— START OF QUOTED PASSAGE —

The Saul In Us All

Printable PDF

The stories of contention between Abel & Cain, Isaac & Ishmael, Jacob & Esau, Rachel & Leah, Joseph & his brethren, David & Saul. . .are all types and shadows of the inward struggle existing within every man. For example: in one sense, Esau represents fallen Adam whom God the Father would love to bless but cannot because he has rejected his birthright by selling it for a plate of stew, just as Adam traded his divine birthright (right of the firstborn who gets the lion’s share of the father’s heritage) for an animal skin. . .yet, in other cases, Esau represents the flesh which lusts against the things of the Spirit and must therefore be repudiated. As we will see, these types can change. . .even within the life of the same person, as with the life of Pharaoh. . .sometimes Pharaoh represents God the Father (as in the story of Joseph) and sometimes he represents the devil who has captured mankind and enslaved him, as did the story of Moses.

When it comes to David and Saul, we begin to see what is going on in the story when the people of Israel tell Samuel that they want a king to rule over them so they can be like all of the nation’s surrounding them. This story is reminiscent of Adam and Eve because although the Israelites were under the direct kingship of God through the prophet and judge Samuel, they desired an earthly king. God conceded to their wishes knowing they must experience the wrong way in order to know the right way. And so, what does God do? He gives them the kind of king that they, in their immaturity, think they want. He gives them a great-looking guy, who stands a head taller than everybody else. A man impressive to the flesh and intimidating to their enemies. Someone they can pin their hopes on, who will take care of all their needs, protect the land, and give them peaceful lives in security and prosperity. Something mankind is still doing even today, thinking that they know how to rule over themselves better than God the Father!

— END OF QUOTED PASSAGE —
— START OF RECORDED INFORMATION —

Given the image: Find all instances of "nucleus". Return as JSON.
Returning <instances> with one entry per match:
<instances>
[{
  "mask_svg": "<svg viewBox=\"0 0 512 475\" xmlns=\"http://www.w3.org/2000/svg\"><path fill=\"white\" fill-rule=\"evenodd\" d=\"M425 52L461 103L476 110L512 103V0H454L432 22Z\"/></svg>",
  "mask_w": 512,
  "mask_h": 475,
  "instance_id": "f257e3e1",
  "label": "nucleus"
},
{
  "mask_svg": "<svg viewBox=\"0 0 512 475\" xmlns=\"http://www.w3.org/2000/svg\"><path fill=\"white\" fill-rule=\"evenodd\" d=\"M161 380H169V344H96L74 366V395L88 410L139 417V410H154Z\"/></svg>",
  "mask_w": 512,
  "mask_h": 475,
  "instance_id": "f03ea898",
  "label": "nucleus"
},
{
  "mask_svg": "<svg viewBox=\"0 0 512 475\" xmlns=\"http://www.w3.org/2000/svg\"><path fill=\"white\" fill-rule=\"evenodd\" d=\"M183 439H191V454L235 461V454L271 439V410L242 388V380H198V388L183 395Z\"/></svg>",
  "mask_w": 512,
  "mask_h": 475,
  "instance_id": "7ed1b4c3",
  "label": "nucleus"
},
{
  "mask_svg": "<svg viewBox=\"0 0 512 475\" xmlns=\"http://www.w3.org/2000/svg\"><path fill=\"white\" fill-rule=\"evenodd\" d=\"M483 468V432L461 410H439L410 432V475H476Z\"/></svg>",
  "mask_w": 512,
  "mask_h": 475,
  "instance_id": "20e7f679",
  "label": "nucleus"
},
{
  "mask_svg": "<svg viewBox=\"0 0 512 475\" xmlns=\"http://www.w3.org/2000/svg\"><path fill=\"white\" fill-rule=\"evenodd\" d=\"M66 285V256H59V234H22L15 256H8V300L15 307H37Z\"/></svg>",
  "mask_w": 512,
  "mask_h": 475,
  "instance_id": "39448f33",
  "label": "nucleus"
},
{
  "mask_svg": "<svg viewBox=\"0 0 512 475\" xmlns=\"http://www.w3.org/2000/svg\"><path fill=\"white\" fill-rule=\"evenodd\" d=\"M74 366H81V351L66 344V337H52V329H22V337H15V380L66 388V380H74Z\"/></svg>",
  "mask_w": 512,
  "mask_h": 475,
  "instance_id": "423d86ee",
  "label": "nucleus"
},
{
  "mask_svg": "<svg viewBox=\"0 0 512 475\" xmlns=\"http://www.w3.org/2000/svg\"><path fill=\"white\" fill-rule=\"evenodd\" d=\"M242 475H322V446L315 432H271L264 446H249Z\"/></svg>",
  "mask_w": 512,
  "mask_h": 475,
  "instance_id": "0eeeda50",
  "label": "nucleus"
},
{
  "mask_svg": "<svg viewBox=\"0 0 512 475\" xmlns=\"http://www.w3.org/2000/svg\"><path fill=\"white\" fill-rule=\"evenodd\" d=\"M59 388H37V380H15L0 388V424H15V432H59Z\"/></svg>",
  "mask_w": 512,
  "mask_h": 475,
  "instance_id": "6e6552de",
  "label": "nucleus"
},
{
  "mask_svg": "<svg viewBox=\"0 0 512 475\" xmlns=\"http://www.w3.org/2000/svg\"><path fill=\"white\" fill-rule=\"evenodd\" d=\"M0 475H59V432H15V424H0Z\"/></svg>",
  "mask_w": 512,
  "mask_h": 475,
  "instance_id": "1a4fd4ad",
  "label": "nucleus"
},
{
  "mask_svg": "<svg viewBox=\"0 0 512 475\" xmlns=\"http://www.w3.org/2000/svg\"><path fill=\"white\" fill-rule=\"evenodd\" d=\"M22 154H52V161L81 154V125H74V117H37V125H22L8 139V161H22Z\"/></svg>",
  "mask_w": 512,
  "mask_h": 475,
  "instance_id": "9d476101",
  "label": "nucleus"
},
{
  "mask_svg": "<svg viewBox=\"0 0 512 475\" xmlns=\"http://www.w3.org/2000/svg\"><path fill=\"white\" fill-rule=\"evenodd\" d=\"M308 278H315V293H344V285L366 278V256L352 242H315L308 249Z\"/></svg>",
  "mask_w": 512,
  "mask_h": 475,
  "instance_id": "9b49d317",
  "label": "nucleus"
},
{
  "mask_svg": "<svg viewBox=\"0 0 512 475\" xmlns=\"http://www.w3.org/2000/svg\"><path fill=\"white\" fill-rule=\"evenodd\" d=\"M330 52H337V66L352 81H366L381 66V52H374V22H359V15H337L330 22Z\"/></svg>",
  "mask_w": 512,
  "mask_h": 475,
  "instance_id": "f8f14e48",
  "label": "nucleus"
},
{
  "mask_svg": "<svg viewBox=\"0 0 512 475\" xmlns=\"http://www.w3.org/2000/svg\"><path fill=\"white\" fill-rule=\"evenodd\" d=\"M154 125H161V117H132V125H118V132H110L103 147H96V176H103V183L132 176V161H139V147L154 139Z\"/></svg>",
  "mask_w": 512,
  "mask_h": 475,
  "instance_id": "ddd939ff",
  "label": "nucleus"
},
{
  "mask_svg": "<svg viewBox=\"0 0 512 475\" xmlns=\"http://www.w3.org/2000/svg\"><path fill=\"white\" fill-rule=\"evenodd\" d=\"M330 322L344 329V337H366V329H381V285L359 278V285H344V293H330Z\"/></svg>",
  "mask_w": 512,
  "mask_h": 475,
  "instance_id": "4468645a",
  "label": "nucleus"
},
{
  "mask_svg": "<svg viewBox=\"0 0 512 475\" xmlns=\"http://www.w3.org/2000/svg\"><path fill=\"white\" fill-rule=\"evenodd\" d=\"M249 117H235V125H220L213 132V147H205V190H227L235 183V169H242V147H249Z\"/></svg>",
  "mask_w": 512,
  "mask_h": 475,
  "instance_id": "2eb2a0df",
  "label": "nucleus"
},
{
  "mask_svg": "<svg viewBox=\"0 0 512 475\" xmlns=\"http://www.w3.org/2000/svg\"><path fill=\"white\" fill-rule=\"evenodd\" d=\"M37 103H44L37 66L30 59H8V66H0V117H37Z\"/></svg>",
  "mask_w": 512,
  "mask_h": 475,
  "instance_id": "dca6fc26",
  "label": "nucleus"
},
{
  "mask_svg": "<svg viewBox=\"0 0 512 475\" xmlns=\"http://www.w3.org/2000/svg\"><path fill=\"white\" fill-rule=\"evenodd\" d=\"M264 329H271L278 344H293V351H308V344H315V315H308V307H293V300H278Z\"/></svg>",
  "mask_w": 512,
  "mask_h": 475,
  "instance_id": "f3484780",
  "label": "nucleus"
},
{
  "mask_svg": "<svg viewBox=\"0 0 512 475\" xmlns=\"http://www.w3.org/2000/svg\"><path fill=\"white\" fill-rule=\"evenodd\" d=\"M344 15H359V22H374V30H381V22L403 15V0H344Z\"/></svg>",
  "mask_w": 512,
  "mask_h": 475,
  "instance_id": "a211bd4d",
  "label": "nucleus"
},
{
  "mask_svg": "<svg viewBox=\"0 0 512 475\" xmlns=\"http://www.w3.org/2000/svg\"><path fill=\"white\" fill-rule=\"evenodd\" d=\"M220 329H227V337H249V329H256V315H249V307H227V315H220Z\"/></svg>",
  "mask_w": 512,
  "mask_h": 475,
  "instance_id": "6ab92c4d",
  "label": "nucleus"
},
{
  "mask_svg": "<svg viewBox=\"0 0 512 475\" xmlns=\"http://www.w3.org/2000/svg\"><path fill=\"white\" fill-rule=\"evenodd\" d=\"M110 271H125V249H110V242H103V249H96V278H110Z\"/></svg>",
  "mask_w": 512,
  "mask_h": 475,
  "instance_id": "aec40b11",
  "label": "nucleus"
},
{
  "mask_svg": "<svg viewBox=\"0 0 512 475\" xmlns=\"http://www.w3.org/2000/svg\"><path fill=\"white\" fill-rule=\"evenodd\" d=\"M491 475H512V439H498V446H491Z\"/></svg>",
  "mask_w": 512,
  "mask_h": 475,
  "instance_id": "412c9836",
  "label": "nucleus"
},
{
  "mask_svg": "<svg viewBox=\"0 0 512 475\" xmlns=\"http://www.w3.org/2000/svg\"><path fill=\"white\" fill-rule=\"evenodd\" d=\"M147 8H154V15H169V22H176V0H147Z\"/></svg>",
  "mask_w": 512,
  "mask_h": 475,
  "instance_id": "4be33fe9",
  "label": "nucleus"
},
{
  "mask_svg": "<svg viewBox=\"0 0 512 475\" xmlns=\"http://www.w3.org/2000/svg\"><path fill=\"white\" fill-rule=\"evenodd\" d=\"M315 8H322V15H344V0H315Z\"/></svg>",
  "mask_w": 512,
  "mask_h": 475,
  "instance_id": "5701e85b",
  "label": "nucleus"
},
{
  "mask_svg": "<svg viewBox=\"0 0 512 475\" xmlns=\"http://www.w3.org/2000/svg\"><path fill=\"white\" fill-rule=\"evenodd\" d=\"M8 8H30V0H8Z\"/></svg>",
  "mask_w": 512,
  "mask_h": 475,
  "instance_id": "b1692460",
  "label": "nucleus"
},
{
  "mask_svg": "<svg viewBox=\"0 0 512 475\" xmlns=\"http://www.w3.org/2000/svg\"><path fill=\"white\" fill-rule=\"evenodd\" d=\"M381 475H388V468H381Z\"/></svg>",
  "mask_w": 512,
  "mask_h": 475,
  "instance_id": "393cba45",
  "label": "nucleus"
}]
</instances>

— END OF RECORDED INFORMATION —

* _DIRECTION_:
Please answer these questions from the text on Saul, one answer per line, numbered the same way:
1. For what did Esau sell his birthright?
2. Through whom were the Israelites under the direct kingship of God?
3. By how much does the king God gives the people stand taller than everybody else?

* _EXERCISE RESPONSE_:
1. A plate of stew.
2. The prophet and judge Samuel.
3. By a head.